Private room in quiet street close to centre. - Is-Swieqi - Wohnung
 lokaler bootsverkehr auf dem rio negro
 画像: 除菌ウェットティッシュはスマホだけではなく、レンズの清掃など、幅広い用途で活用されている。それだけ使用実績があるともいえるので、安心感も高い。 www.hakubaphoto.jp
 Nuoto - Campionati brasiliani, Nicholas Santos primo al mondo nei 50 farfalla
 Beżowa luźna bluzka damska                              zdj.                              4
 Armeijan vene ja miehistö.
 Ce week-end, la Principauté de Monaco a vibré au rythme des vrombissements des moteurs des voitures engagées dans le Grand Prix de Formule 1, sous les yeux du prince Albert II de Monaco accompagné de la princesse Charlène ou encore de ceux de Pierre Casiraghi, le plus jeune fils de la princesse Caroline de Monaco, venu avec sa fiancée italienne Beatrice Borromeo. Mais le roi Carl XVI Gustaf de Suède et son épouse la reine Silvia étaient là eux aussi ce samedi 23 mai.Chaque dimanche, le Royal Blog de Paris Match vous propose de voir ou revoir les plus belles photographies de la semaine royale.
== == ==
**Task goal:** Each entry is to be retyped precisely as it stands.

**Reply to the exercise:**
Private room in quiet street close to centre. - Is-Swieqi - Wohnung
 lokaler bootsverkehr auf dem rio negro
 画像: 除菌ウェットティッシュはスマホだけではなく、レンズの清掃など、幅広い用途で活用されている。それだけ使用実績があるともいえるので、安心感も高い。 www.hakubaphoto.jp
 Nuoto - Campionati brasiliani, Nicholas Santos primo al mondo nei 50 farfalla
 Beżowa luźna bluzka damska                              zdj.                              4
 Armeijan vene ja miehistö.
 Ce week-end, la Principauté de Monaco a vibré au rythme des vrombissements des moteurs des voitures engagées dans le Grand Prix de Formule 1, sous les yeux du prince Albert II de Monaco accompagné de la princesse Charlène ou encore de ceux de Pierre Casiraghi, le plus jeune fils de la princesse Caroline de Monaco, venu avec sa fiancée italienne Beatrice Borromeo. Mais le roi Carl XVI Gustaf de Suède et son épouse la reine Silvia étaient là eux aussi ce samedi 23 mai.Chaque dimanche, le Royal Blog de Paris Match vous propose de voir ou revoir les plus belles photographies de la semaine royale.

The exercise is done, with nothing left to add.